■ Recorded information ■
______
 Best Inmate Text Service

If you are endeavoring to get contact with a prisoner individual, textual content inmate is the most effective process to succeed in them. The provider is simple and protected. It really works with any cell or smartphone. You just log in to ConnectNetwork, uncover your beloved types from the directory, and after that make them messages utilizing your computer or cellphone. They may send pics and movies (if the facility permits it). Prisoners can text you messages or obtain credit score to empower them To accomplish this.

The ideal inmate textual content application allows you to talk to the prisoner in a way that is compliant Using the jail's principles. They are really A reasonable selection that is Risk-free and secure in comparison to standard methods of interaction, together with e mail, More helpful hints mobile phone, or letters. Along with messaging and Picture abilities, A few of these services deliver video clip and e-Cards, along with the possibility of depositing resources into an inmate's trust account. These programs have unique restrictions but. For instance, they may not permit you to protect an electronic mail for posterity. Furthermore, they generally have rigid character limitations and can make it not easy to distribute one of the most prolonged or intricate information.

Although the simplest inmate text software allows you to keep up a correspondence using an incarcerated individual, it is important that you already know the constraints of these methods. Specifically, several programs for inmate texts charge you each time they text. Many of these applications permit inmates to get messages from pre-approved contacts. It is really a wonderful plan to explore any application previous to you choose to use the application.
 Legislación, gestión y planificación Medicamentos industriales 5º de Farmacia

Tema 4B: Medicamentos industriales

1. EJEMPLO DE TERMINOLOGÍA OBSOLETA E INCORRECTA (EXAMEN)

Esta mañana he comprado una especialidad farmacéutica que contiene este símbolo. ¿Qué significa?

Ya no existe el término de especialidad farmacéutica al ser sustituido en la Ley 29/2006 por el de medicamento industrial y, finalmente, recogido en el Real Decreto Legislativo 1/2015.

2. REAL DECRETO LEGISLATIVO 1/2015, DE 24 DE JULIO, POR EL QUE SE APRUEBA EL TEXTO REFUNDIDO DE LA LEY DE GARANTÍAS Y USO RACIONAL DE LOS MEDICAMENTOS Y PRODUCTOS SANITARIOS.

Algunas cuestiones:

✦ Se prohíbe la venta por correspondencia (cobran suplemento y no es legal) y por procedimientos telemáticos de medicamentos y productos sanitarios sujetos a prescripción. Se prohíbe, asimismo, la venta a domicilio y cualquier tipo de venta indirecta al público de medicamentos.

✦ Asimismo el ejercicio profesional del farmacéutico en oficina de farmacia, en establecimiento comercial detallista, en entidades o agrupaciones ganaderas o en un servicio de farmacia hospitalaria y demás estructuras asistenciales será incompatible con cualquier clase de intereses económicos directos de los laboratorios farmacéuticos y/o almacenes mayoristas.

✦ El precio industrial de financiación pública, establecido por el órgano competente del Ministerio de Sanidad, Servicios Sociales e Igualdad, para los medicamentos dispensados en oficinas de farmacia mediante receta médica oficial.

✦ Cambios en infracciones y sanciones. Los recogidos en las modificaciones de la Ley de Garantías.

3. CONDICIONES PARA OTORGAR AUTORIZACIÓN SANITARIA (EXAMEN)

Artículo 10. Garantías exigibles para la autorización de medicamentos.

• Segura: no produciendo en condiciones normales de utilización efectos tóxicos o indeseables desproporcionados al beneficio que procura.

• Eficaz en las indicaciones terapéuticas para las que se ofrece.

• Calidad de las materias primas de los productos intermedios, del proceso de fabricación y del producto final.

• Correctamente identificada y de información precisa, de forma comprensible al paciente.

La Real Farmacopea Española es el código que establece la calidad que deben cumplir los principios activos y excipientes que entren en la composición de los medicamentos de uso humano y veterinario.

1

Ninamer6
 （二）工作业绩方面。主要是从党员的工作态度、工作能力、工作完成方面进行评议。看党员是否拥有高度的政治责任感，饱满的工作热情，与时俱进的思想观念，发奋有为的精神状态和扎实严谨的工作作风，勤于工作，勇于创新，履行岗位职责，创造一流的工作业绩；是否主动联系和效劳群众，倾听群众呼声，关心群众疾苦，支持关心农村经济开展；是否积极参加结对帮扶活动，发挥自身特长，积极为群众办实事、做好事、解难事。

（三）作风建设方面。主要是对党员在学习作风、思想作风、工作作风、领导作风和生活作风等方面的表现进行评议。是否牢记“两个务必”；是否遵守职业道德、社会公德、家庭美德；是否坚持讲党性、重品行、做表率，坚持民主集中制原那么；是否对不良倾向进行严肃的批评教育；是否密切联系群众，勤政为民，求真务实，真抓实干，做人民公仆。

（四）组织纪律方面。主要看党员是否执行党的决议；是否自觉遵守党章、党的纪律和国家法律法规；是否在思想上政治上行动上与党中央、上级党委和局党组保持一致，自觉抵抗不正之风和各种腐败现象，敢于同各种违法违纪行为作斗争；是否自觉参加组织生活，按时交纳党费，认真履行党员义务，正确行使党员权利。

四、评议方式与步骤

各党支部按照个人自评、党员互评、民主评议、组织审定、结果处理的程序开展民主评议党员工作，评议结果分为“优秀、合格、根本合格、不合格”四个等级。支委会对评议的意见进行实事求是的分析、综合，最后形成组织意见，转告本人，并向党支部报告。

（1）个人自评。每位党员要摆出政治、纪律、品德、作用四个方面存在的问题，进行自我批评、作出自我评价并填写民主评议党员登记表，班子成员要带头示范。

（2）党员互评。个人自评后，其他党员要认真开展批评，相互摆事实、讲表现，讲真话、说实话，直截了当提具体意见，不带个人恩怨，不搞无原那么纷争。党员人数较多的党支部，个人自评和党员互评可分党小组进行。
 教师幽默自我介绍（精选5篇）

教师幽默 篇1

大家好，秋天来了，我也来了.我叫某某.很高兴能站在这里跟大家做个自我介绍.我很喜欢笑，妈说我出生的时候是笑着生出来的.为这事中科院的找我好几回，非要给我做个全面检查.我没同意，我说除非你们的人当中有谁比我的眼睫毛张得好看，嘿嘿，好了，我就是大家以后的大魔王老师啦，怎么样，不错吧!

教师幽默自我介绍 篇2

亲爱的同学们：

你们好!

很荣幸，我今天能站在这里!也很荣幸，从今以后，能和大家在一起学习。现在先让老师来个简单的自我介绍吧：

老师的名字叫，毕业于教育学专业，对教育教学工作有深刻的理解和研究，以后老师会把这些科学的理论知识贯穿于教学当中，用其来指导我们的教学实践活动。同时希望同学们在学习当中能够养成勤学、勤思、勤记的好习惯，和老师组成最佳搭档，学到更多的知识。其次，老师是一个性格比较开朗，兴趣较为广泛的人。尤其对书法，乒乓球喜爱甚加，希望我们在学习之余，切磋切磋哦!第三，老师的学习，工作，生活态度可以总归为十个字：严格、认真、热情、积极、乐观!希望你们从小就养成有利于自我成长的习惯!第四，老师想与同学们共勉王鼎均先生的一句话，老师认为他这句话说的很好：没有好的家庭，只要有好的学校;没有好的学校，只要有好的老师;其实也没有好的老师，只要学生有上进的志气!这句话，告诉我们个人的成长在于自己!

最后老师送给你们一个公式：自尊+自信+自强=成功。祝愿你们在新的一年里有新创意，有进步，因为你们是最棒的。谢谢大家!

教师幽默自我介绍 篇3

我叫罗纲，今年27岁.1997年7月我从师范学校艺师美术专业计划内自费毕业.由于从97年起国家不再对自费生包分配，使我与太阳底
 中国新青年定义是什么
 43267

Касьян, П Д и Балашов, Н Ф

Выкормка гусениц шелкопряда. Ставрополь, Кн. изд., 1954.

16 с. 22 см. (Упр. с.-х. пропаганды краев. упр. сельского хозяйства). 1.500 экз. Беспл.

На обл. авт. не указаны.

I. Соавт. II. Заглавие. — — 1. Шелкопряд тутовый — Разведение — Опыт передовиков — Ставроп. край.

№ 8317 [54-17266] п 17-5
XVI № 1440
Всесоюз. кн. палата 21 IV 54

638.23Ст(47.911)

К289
______
When you reach the line containing "receta médica oficial." in the data above, start copying exactly, and stop after the line containing "Ley de Garantías.".

■ Result for this task ■
✦ El precio industrial de financiación pública, establecido por el órgano competente del Ministerio de Sanidad, Servicios Sociales e Igualdad, para los medicamentos dispensados en oficinas de farmacia mediante receta médica oficial.

✦ Cambios en infracciones y sanciones. Los recogidos en las modificaciones de la Ley de Garantías.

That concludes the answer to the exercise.